Bug 6761 - Intermittent fetch failures from daryl.dostech.ca
Summary: Intermittent fetch failures from daryl.dostech.ca
Status: RESOLVED DUPLICATE of bug 6838
Alias: None
Product: Spamassassin
Classification: Unclassified
Component: sa-update (show other bugs)
Version: 3.3.2
Hardware: PC FreeBSD
: P2 normal
Target Milestone: Undefined
Assignee: SpamAssassin Developer Mailing List
URL:
Whiteboard:
Keywords:
Depends on:
Blocks:
 
Reported: 2012-02-20 09:03 UTC by Jeremy Chadwick
Modified: 2012-09-25 15:48 UTC (History)
4 users (show)



Attachment Type Modified Status Actions Submitter/CLA Status

Note You need to log in before you can comment on or make changes to this bug.
Description Jeremy Chadwick 2012-02-20 09:03:09 UTC
I thought I got done dealing with this type of problem back in Bug 6511, but apparently something else is up/wonky now.

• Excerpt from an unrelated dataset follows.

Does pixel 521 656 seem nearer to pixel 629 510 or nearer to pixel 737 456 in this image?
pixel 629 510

For the past week or so, we've been seeing intermittent failures of different kinds when sa-update runs and tries to download content from http://daryl.dostech.ca/sa-update/asf/

Below are the failures we've seen sa-update spit out, as well as the dates/times when the failures occurred, and what the failure messages were per perl LWP.  Note that the failures are not all the same kind.  We run sa-update once a day.


Date: Tue, 14 Feb 2012 00:43:22 -0800 (PST)
http: GET http://daryl.dostech.ca/sa-update/asf/1243434.tar.gz request failed: 500 Can't connect to daryl.dostech.ca:80 (timeout):
Can't connect to daryl.dostech.ca:80 (timeout) LWP::Protocol::http::Socket: connect: timeout at
/usr/local/lib/perl5/site_perl/5.12.4/LWP/Protocol/http.pm line 51.


Date: Wed, 15 Feb 2012 00:43:50 -0800 (PST)
http: GET http://daryl.dostech.ca/sa-update/asf/1243828.tar.gz request failed: 500 Can't connect to daryl.dostech.ca:80 (timeout):
Can't connect to daryl.dostech.ca:80 (timeout) LWP::Protocol::http::Socket: connect: timeout at
/usr/local/lib/perl5/site_perl/5.12.4/LWP/Protocol/http.pm line 51.


Date: Mon, 20 Feb 2012 00:43:19 -0800 (PST)
http: GET http://daryl.dostech.ca/sa-update/asf/1290969.tar.gz request failed: 500 read timeout: read timeout at
/usr/local/lib/perl5/site_perl/5.12.4/LWP/Protocol/http.pm line 433.


sa-update supposedly worked despite these failures (exit code 0 was returned), so I imagine one of the other mirrors was used, but they all have the same weight so maybe this problem is intermittent in nature due to that?

# cat MIRRORED.BY
# test mirror: zone, cached via Coral
#http://buildbot.spamassassin.org.nyud.net:8090/updatestage/
http://daryl.dostech.ca/sa-update/asf/ weight=5
http://www.sa-update.pccc.com/ weight=5
http://sa-update.secnap.net/ weight=5


So in this case, Daryl C. W. O'Shea needs to look at his server and/or surrounding network to see what is going on.  I'm sorry that I don't have traceroutes or anything else to go on -- I can set up periodic traceroutes to daryl.dostech.ca if folks think its a network layer problem (I'm well aware that the Internet is constantly broken :-) ).  Or maybe it's box maintenance; I don't know.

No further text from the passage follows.